- **PASSAGE PROVIDED**:
=======
Instead he issued a statement in which he suggests the next month should be set aside for each of block of TDs to set up a working group that would propose Dail reforms.

“During the past five years Fianna Fáil has repeatedly argued that we must change the way that politics is done in our country.

“The failure to implement any meaningful political reform remains one of the biggest broken promises of the outgoing government,” he said.

Mr Martin said that his party “won a substantial mandate for its programme” but also acknowledge that every one of the 158 members of the new Dáil carry their own mandate.

Fianna Fail Leader Micheal Martin (right) and Michael McGrath (left) celebrate at the general election 2016 count at the City Hall in Cork
Fianna Fail Leader Micheal Martin (right) and Michael McGrath (left) celebrate at the general election 2016 count at the City Hall in Cork

“We believe that the new Dáil should not represent more business as usual – that it should involve a decisive move towards a reformed politics.
=======
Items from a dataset
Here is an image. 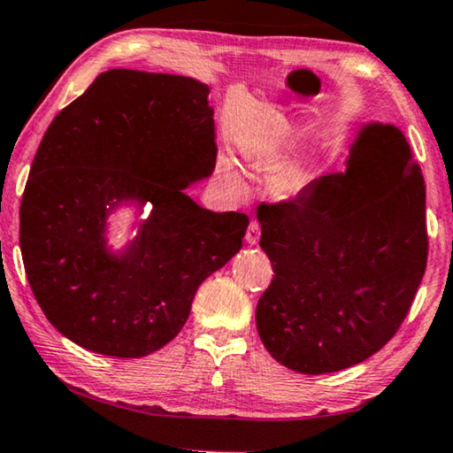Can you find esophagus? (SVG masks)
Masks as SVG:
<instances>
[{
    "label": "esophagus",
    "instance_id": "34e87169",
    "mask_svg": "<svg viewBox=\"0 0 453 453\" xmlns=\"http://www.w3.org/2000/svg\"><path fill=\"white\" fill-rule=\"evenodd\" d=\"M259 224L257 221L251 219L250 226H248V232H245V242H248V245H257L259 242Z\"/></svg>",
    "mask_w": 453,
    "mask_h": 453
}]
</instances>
=======
- **REQUIREMENTS**:
A. In the excerpt on Dáil reform, what reason does Martin give for calling the outgoing government's record one of its biggest broken promises?
B. Can you copy the excerpt on Dáil reform word for word, starting with "Instead he issued" and going on through "in our country."?
C. Could you carry on the news excerpt about Micheál Martin's call for Dáil reform from where it stops?

- **ANSWER LIST**:
A. He says the outgoing government failed to implement any meaningful political reform. He counts that failure among its biggest broken promises.

B.
Instead he issued a statement in which he suggests the next month should be set aside for each of block of TDs to set up a working group that would propose Dail reforms.

“During the past five years Fianna Fáil has repeatedly argued that we must change the way that politics is done in our country.

C.
“This should be addressed immediately and before the process of forming a new government is proceeded with,” he said.

The Fianna Fail leader adds that the next government should only take up office once the cross-party reforms are agreed.

“Once groupings are finalised in the coming fortnight, nomination to a negotiating committee would be made by each Dáil group.

“They would be given a fortnight to agree core principles and asked to agree in-principle changes which would be adopted by Dáil Éireann,” he said.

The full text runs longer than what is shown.